National Review reported Thursday it has obtained a draft of the bill, dated Wednesday, provided by Capitol Hill aides to a senior member of the House Appropriations Committee.
Although a GOP leadership aide said the document was still subject to change, the report said Republican leaders plan to hold a vote as early as Saturday on the bill, which would suspend the debt limit until 2015. The bill will include a long list of conservatives' demands including fast-tracking tax reform, approval of construction for the Keystone XL pipeline, rolling back Environmental Protection Agency carbon regulations, subjecting Medicare recipients to means testing, and repealing the Prevention and Public Health Fund -- part of the Affordable Care Act mandating spending "expanded and sustained national investment in prevention and public health programs to improve health and help restrain the rate of growth in private and public healthcare costs."
The Hill reported late Thursday House Republican leaders were still looking for enough GOP votes to pass the debt ceiling measure, after outlining its provisions in a closed-door meeting.
Hours after the meeting ended, leaders had not publicly announced the legislation, and conservatives were saying it fell short on specific spending cuts and entitlement reform.
Rep.

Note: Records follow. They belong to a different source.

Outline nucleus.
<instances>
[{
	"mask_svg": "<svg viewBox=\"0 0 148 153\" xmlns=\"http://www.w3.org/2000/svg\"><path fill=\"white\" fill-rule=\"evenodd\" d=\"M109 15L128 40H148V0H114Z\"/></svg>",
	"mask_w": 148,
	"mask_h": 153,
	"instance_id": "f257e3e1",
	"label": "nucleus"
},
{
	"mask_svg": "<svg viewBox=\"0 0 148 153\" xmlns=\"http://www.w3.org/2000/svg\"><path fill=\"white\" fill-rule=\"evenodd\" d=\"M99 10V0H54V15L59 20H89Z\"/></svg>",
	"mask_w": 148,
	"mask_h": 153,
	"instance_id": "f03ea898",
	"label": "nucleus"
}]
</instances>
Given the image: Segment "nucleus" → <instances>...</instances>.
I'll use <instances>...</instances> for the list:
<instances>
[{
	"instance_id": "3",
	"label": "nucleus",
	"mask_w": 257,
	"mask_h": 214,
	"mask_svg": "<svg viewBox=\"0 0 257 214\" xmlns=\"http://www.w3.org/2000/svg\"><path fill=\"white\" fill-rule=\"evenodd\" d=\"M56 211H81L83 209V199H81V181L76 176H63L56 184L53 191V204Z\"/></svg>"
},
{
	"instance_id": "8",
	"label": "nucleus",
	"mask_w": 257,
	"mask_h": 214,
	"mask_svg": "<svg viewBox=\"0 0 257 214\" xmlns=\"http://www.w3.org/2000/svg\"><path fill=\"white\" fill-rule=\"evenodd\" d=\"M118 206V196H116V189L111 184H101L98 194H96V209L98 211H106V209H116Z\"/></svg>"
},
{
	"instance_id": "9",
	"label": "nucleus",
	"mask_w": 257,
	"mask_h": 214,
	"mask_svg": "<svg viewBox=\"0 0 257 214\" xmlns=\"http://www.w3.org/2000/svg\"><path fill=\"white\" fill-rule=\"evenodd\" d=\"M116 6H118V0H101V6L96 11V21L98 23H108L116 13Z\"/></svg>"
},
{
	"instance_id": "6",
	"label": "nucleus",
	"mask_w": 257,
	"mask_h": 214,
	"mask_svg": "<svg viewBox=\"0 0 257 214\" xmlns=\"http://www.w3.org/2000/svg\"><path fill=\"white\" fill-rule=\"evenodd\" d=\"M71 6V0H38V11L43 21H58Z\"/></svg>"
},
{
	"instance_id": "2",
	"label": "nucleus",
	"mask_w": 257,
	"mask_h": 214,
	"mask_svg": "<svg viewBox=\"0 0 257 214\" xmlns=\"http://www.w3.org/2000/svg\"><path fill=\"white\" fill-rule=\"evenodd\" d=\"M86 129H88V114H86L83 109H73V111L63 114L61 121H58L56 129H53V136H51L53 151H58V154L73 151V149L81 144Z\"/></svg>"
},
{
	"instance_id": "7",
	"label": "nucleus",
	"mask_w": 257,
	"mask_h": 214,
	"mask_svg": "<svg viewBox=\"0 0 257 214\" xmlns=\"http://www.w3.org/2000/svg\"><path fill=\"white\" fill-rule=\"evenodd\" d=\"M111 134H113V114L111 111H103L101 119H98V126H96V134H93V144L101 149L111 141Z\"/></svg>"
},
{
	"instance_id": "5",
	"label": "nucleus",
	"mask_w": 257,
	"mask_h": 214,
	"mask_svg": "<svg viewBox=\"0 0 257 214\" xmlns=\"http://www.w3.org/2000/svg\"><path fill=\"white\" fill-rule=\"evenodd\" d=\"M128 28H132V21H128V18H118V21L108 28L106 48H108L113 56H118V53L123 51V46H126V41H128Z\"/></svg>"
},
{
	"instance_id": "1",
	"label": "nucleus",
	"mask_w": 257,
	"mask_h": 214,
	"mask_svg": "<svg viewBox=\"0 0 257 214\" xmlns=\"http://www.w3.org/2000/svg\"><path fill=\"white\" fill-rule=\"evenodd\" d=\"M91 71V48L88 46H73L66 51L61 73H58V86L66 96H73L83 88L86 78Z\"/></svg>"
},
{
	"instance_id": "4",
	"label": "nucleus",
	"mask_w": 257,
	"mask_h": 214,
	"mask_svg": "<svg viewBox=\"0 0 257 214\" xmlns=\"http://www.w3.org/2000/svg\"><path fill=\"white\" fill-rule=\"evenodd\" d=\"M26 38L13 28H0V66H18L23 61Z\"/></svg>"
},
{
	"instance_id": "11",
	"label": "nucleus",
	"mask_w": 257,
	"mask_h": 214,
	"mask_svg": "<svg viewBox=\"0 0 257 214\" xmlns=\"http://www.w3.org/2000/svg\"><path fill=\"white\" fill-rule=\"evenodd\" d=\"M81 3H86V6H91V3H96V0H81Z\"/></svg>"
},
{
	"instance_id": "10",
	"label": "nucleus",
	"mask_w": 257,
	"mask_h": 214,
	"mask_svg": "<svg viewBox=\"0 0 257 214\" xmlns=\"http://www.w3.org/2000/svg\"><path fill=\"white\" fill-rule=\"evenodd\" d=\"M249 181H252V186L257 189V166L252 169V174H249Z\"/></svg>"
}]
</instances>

Tom Cole, R-Okla., said the bill has "an awful lot of support, but clearly at this point we don't have a final product that's attracting the number that we need," The Hill reported.
Rep. Tom Rooney, R-Fla., said he could not justify voting for the bill because it does not take on entitlement reform.
White House press secretary Jay Carney mocked the list of GOP demands, telling reporters Thursday, "The only thing I didn't see was a birther bill attached to it."
President Barack Obama said Thursday Republicans are "threatening either to shut down the government or shut down the entire economy by refusing to let America pay its bills for the first time in history, unless I agree to gut a law that will help millions of people."
"That's not going to happen as long as I'm president. The Affordable Care Act is here to stay," the president said.